I believe that the approach would be:
For each language:

  1. If there is a local inter-language link to this language in the wikitext of the page, use it and stop the lookup.
  2. If there is a sitelink to this language in the Wikidata item of the page, use it and stop the lookup.
  3. If there is a sitelink to this language in a Wikidata item connected to the Wikidata item of the page using edition of (P629), use it and stop the lookup.
  4. If there is a sitelink to this language in a Wikidata item connected to the Wikidata item of the page using edition (P747), use it and stop the lookup.
  5. If there is a sitelink to this language in a Wikidata item connected to the Wikidata work item using edition (P747), the work item being connected to the Wikidata item of the page using edition of (P629), use it.

This way, I think we cover all the use cases. 1, 2 and now 3 are already implemented.

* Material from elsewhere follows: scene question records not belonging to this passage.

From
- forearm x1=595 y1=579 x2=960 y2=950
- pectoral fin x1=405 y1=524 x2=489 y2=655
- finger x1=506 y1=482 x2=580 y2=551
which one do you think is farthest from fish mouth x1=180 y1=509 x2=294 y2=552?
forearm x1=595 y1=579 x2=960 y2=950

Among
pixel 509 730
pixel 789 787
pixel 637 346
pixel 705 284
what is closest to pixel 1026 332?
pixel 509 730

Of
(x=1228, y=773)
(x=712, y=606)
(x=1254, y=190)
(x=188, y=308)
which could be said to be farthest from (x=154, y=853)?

Thanks for claryfying. However, I have few questios:

  1. If I understand properly, after finding (3) you do not intend to look for (5). Eg. for https://fr.wikisource.org/wiki/Hamlet/Traduction_Hugo,_1865/Le_premier_Hamlet and lang=en you will list interwiki to the work page https://en.wikisource.org/wiki/Hamlet_(Shakespeare), and not to the particular edition pages. Am I right? (Well, this significanly minimizes the iw link number, but makes tools like doublewiki useless)
  2. Concerning (4): multiple edition (P747) items for a specific language may exist; do you think to find only the first, random one?
  3. What do you think of handling pages with multiple edition of (P629): get first of them (a random one), all of them, first with sitelinks? See the list. I am not sure if they all can be considered misuse of the property.
  4. The procedure will handle most of simple work/edition cases. However, some works already have more complex structure in Wikidata, eg Bible (Q20821062). It has a multi-level structure of editions of translations or editions of editions. In userspace tools this is handled by a recursive search for the root work item (with recursion level limitted, currently to 3). Do you think that it is possible to handle such structures in future? (I realize that unhandled loop server-side is much more dangerous than user-side, where it would kill the browser in the worst case)

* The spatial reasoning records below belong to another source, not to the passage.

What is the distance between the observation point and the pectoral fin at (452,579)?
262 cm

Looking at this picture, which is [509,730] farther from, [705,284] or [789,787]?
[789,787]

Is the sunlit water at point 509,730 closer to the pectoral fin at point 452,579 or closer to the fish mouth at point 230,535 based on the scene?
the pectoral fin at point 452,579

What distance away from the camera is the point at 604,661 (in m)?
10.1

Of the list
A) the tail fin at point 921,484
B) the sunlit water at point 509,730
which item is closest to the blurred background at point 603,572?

BTW, if there is a better place to discuss such issues, please advice.

I think steps 3..5 would be better as:

  1. List all other editions of the work (P629+P747 for edition or P747 for work) with a sitelink in the target language
  2. If there is exactly one, use that one and stop
  3. Otherwise (zero or multiple), try to find a sitelink on a P629-linked item and use that one if it exists

Change 793867 had a related patch set uploaded (by Tpt; author: Tpt):

[mediawiki/extensions/Wikisource@master] Use also editions when filling sitelinks

https://gerrit.wikimedia.org/r/793867

I have written an implementation draft: https://gerrit.wikimedia.org/r/c/mediawiki/extensions/Wikisource/+/793867

It follows @Ltrlg approach (thank you!) with a slight tweak to avoid having to guess the item kind (work vs edition).
The code looks first for the sibling editions (editions of the current item work item) using P629+P747 and, then, if there is no single sitelink for the language it uses the work item sitelinks (P629) and, if not, finally, the edition items sitelinks (P747).